A classic Hellboy villain (and real person) gets a special miniseries with Rasputin: The Voice of the Dragon.
Hell(boy) on Earth
Legendary Hellboy creator Mike Mignola, bestselling iZOMBIE co-creator Chris Roberson, acclaimed artist Christopher Mitten and award-winning colorist Dave Stewart are pulling back the curtain on the past of the mad and mysterious Russian sorcerer Rasputin in Rasputin: The Voice of the Dragon, a new five issue mini-series from Dark Horse Comics.

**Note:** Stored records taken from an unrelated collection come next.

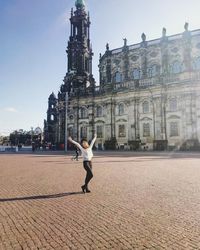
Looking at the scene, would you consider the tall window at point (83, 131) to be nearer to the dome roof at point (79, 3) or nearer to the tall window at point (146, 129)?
the tall window at point (146, 129)

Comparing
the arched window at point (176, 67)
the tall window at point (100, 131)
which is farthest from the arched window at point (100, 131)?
the arched window at point (176, 67)

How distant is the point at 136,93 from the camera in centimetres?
4400

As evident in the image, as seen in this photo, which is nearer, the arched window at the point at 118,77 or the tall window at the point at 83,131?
the tall window at the point at 83,131

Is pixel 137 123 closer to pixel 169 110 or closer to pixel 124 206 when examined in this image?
pixel 169 110

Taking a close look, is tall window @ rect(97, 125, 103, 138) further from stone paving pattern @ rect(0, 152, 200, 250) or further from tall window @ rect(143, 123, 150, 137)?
stone paving pattern @ rect(0, 152, 200, 250)

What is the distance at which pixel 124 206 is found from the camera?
6391 millimetres

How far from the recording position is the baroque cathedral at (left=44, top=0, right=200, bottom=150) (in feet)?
130

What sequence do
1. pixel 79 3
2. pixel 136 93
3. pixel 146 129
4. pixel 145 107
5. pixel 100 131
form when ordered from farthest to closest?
pixel 79 3
pixel 100 131
pixel 136 93
pixel 145 107
pixel 146 129

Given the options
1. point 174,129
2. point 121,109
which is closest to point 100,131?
point 121,109

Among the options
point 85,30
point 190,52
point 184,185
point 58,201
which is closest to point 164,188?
point 184,185

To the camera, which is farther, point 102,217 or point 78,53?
point 78,53

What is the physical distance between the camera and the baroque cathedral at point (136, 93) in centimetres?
3950

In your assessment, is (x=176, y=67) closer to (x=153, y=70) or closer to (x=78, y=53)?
(x=153, y=70)

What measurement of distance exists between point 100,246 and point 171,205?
300 cm
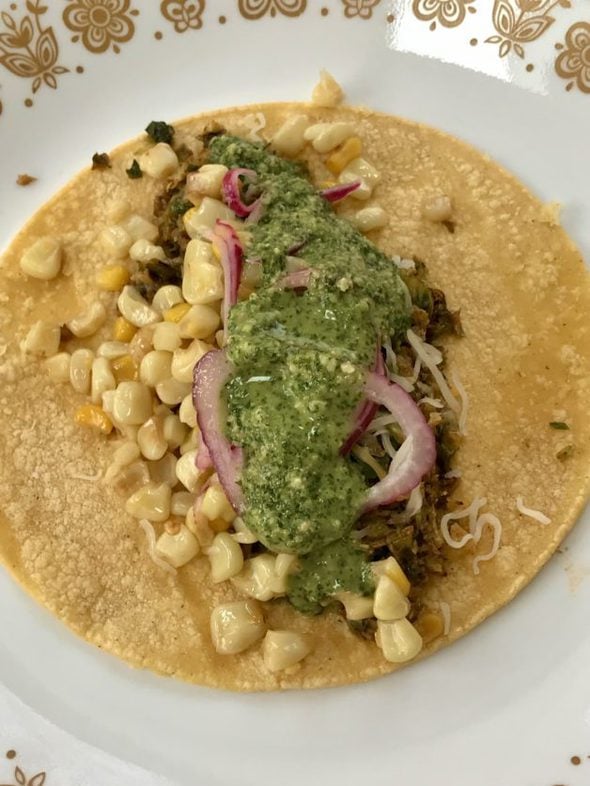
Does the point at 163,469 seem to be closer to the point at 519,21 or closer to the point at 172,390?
the point at 172,390

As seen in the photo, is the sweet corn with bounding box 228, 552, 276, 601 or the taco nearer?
the taco

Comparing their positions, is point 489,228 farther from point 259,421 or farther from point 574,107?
point 259,421

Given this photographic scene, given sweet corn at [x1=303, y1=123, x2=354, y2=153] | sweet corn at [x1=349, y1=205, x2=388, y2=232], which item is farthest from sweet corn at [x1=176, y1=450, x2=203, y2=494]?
sweet corn at [x1=303, y1=123, x2=354, y2=153]

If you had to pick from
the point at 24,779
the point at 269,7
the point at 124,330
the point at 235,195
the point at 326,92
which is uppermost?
the point at 269,7

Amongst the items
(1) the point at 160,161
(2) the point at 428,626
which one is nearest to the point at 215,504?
(2) the point at 428,626

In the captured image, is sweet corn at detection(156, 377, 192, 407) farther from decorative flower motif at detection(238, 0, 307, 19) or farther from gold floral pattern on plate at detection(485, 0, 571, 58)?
gold floral pattern on plate at detection(485, 0, 571, 58)

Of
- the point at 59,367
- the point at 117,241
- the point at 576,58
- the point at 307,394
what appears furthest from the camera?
the point at 576,58

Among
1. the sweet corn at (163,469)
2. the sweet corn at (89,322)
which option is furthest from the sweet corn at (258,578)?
the sweet corn at (89,322)
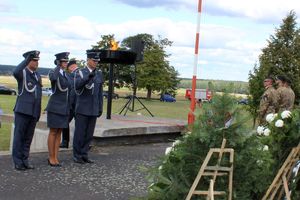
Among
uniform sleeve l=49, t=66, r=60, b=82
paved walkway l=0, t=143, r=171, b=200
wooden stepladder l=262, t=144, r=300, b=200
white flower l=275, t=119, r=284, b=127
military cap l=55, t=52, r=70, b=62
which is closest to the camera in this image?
wooden stepladder l=262, t=144, r=300, b=200

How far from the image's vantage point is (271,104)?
10328 mm

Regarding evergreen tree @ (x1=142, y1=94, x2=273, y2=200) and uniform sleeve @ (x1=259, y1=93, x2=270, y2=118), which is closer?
evergreen tree @ (x1=142, y1=94, x2=273, y2=200)

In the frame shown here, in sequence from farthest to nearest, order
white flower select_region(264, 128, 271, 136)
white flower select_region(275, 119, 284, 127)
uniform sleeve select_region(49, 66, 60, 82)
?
uniform sleeve select_region(49, 66, 60, 82) < white flower select_region(264, 128, 271, 136) < white flower select_region(275, 119, 284, 127)

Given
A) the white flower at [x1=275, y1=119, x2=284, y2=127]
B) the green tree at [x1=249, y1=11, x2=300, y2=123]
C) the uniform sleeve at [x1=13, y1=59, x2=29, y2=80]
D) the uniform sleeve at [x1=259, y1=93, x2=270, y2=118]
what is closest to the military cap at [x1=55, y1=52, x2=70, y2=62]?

“When Hellboy first arrived on Earth it was in the waning days of WWII, as a group of Nazi occultists lead by the Russian mystic Rasputin sought to summon a demon from hell to help them defeat the Allies,” said Chris Roberson. “The demon child didn’t appear where expected, though, and was instead adopted by Professor Trevor Bruttenholm, an English occult investigator who was on hand with American troops. But while that struggle between Allied forces and Nazi occultists has always loomed large in Hellboy’s backstory, we haven’t before fully explored just what characters like Rasputin and Bruttenholm were up to in the war years. In the pages of Rasputin: The Voice of the Dragon we begin to dig deeper into that conflict, and explore both Rasputin’s rise to prominence and young Bruttenholm’s gradual realization that there were more dangers lurking in the shadows of wartime Europe than the Allies had ever suspected.”
In the series, a conspiracy involving the Third Reich and a dead member of a sinister secret society sets Professor Bruttenholm on his first mission—to find the man who’d soon bring Hellboy to earth. The mad Russian sorcerer Rasputin had been thought dead since 1916, when a group of noblemen sought to end his influence over the tsar. Now Rasputin works with the most twisted members of Hitler’s inner circle, and he’s about to cross paths with the man who’ll go on to found the Bureau for Paranormal Research and Defense.
Issue 1 of Rasputin: The Voice of the Dragon goes on sale on Wednesday, November 15 with a cover by Mike Huddleston (The Strain) and a variant cover by Mignola.